According to the 2021 Census done by Statistics Canada, about 27% of Canadians are from minority groups (not including the Indigenous) and only 5% of the Canadian population is Indigenous. However, the percentage of minority groups in Scientific and Professional occupations (which includes pharmacy) is about 22% and for Indigenous people is roughly 4%. This means there are less minority pharmacy professionals than there are patients from minority groups.    

For all patients to see themselves accurately represented in their pharmacy team, there needs to be an increase in representation of minority groups in pharmacy. This can be done by making the pharmacy school admissions process more inclusive to better recruit students from minority groups.   

Black, Indigenous, and People of Colour (BIPOC) students are underrepresented in Canadian pharmacy schools. It is estimated that less than 5% of students enrolled in pharmacy schools are Black. Indigenous students and other people of colour have low numbers in pharmacy programs as well. Thus, it is important to make the pharmacy school admissions process more inclusive.    

Currently, several if not all Canadian pharmacy faculties have implemented EDI efforts in their programs/faculties. However, there is more that can be done to help increase the admission of students from minority groups.    
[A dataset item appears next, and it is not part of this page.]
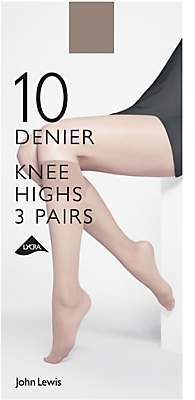 0d35ab986a3 John Lewis   Partners 10 Denier Knee High Socks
Schulich School of Medicine and Dentistry at Western University has implemented strategies to enhance EDI in their medical school admissions process. The strategies include having applicants complete a diversity survey, making the admissions committee more diverse as well as having an equity representative on the committee, mandatory bias training for the admissions committee, a bio sketch of the applicant’s life experience and a pathway specifically for minority students. These strategies help to make the admissions process more inclusive and equitable, thus enhancing the diversity of the school.    

There are several other resources (listed below) which can be used by pharmacy schools to help increase the recruitment of minority students.    

These are mainly research and medical school focused. However, most of the strategies are transferable and thus can be used by pharmacy school admissions panels when considering applicants. To learn more about strategies for an inclusive admissions process, please check out the links below:   

University of Toronto:
Some strategies included in the resource: 

  • Use of inclusive language when posting about applications.  
  • Having an equity officer   
  • Considering EDI in the composition of your team.  
  • Having a process that minimizes the chance for bias.   

Western University:
Some strategies included in the resource: 

  • EDI Training   
  • Considering diversity in the interview process.  
  • Publicizing positions in places that underrepresented groups can see it.   

Association of American Medical Colleges:
Some practices discussed in the resource:   

  • How to recognize your own biases when doing and assessing interviews.   
  • How to minimize unconscious bias in the search/recruitment process.  
  • EDI is important in pharmacy in order to ensure the best health outcomes possible for all patients. For this to happen, there needs to be an increase in BIPOC professionals in pharmacy. As such, the pharmacy school admission process needs to be more inclusive. 

Victoria Ezekwemba is a PharmD Candidate Class of 2023 at the Leslie Dan Faculty of Pharmacy, University of Toronto. She is passionate about inclusion in pharmacy practice and chronic disease management.